As noted Foyles has a very broad cross section of books on offer and within this context it was great to see the level of support it is giving to manga and graphic novels. Many of the featured characters in these genres feature in licensing campaigns. It is good to see Foyles giving so much space to this category of publishing. It wasn’t always so in book shops, but it is a measure of how popular some of the characters from this genres are that a shop like Foyles carries so much from the category.
Outside Foyles and on my tube journey it was good to see so many posters promoting live events and theatre shows. This was a good indication that things may actually be ‘opening up’ again and a semblance of normality returning.
As we know licensing has a strong role to play in the live sector and it was no surprise to see a licensed production among those being advertised.
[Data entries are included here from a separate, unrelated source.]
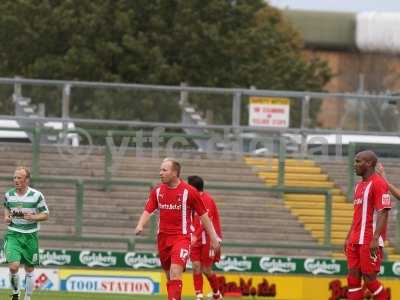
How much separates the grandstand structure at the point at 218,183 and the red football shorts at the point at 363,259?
32.1 feet

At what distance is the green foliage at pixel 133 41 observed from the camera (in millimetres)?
44875

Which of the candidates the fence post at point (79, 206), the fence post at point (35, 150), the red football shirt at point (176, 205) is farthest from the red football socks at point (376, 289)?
the fence post at point (35, 150)

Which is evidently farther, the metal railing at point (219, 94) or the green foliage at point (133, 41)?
the green foliage at point (133, 41)

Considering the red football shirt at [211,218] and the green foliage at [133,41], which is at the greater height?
the green foliage at [133,41]

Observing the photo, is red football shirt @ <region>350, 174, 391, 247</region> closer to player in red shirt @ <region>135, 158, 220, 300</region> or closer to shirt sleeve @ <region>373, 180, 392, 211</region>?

I noticed a poster for the stage show of Julia Donaldson and Axel Scheffler’s Zog which is on stage in August in London.
Described by one critic as “… a rip roaring song-filled fun fest” it is good to see live events are back and the Zog musical is a good reminder of how publishing characters can move from page to stage.
Finally, while in Waterloo it is mandatory for me to visit the Leake Street Arches. Leake Street is an epicentre for street art in London. Definitely worth a visit. As previously reported street art can lean quite heavily on pop culture and it is not uncommon to see well known characters being featured in street art compositions.
On this visit I noticed a Star Wars inspired piece of art badged Space Trash – looking at the portrayal of characters such as R2-D2 and C-3PO it is unlikely this piece of street art will be inspiring a new creative direction for Disney any day soon.
But that said it is a measure of the popularity of a character brand to see it featured in a Leake Street artwork – a badge of urban honour!